Tag Archives: Awkwafina

My Favorite Movies of 2019

Going to the movies is sometimes akin to stepping onto a roller coaster. Sometimes you love the film your seeking. Sometimes you hate it.

My favorite movies of 2019 are as follows:

  1. The Farewell: The Farewell is my favorite movie of the year because it is heartfelt, genuine and thoroughly human. In the lead role, Awkwafina proves that she can play much more than the comic relief.
  2. Avengers: Endgame: If there was a perfect way to end a film series, this film is it. Balancing both action and narrative, this thrill ride is pure perfection.
  3. Judy: Renee Zellweger is an absolute shoe-in for the Oscars as the late film icon Judy Garland. Disappearing in the role, she tells the true story of the final years of Garland’s life.
  4. Downton Abbey: Transferring a popular television show to the big screen is often easier said than done. The Downton Abbey movie is the perfect film bookend to this beloved television program.
  5. Harriet: This biopic of Harriet Tubman is nothing short of tremendous. In the lead role, Cynthia Erivo is Harriet Tubman.

********

LIST OF TASKS
[A] Answer these from the favorite-movies list:
(i) What does the writer compare going to the movies to?
(ii) Which movie is ranked third?
(iii) Who plays the lead role in Harriet?
[B] Print the favorite-movies list from "My Favorite Movies of 2019" up to and including "of Garland’s life.".

Dataset excerpts

********

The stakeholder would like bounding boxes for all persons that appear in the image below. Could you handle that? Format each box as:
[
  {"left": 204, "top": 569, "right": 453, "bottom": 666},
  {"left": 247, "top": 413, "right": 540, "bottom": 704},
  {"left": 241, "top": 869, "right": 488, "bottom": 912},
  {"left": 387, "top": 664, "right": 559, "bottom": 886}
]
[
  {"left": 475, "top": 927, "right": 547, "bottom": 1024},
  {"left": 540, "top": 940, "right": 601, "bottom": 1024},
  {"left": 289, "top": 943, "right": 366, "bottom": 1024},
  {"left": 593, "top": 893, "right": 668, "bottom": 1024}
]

********

EXERCISE RESULTS
[A]
(i) Stepping onto a roller coaster
(ii) Judy
(iii) Cynthia Erivo

[B]
My Favorite Movies of 2019

Going to the movies is sometimes akin to stepping onto a roller coaster. Sometimes you love the film your seeking. Sometimes you hate it.

My favorite movies of 2019 are as follows:

  1. The Farewell: The Farewell is my favorite movie of the year because it is heartfelt, genuine and thoroughly human. In the lead role, Awkwafina proves that she can play much more than the comic relief.
  2. Avengers: Endgame: If there was a perfect way to end a film series, this film is it. Balancing both action and narrative, this thrill ride is pure perfection.
  3. Judy: Renee Zellweger is an absolute shoe-in for the Oscars as the late film icon Judy Garland. Disappearing in the role, she tells the true story of the final years of Garland’s life.